In a short video, she said Europe had to pool its resources in the initiative, launched in May, with an ambitious roadmap intended to double semiconductor production here in a bid to catch up with the USA.
The real name of the project is the Public Private partnership on electronic components and systems – or Ecsel for short.
Khalil Rouhana, VP of the Digital Agenda, European Commissioner, said that the sector is essential for all of the economies in the bloc.
The aim is to reverse the trend of production capabilities in Europe. Europe is good in the automotive market but still manufactures a lot of logic technology. The EC will put €1.2 billion into the partnership, more money into graphene, and more R&D amounting to €3 billion over the next seven years.
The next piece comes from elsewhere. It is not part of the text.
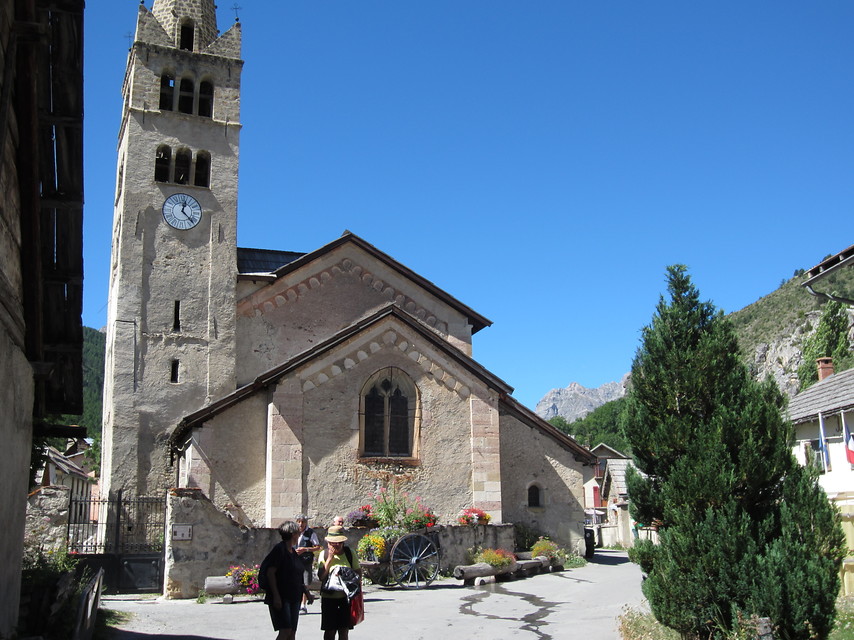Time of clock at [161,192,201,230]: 12:22
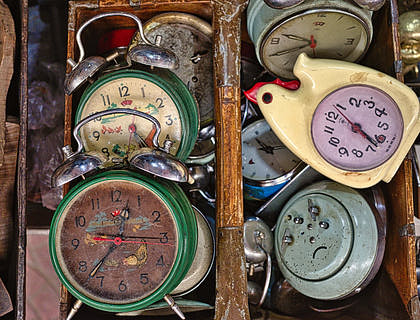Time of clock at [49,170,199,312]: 12:37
The private sector is also expected to contribute to the partnership.
The objectve is to grow semi and smart system manufacturing in Europe, including manufacturing equipment and materials processing. The partnership wants to concentrate on cutting edge tech including 450mm wafers and 10nm process technology.
€100 billion is expected to be committed to be R&D by 2020, creating jobs for quarter of a million people directly and indirectly.
The GloFo representative said his company endorsed the initiative. Europe has a very strong industrial base and the EC has finally realised that a push is needed. He said the US is driving a move to bring manufacturing back to the country, and Kroes’ initiative is similar.
Xmos CEO, Nigel Toon, representing the SME sector, said it was quite hard to see how small companies could directly benefit. Rouhana, representing the EC, said it’s putting in place a scheme to link SMEs up with the project. It will put a fast track system in for SMEs with five percent of the budget dedicated to small companies.
Leonard Hobbs, R&D director at Intel Ireland, said the EC ambition was great. The move to larger wafers and smaller process nodes were welcome to Intel, and acknowledge that the company will play a role.
Young Sohn, chief strategy officer of Samsung, said his company has many European collaborators whether in R&D, wireless or analogue.
Well, this is all very fine and dandy, but are the billions the EC spends going to really reverse the trend? Which player, for example, is going to want to compete against the likes of Samsung and Intel and TSMC? We’re unlikely to see the non European companies quaking in their boots.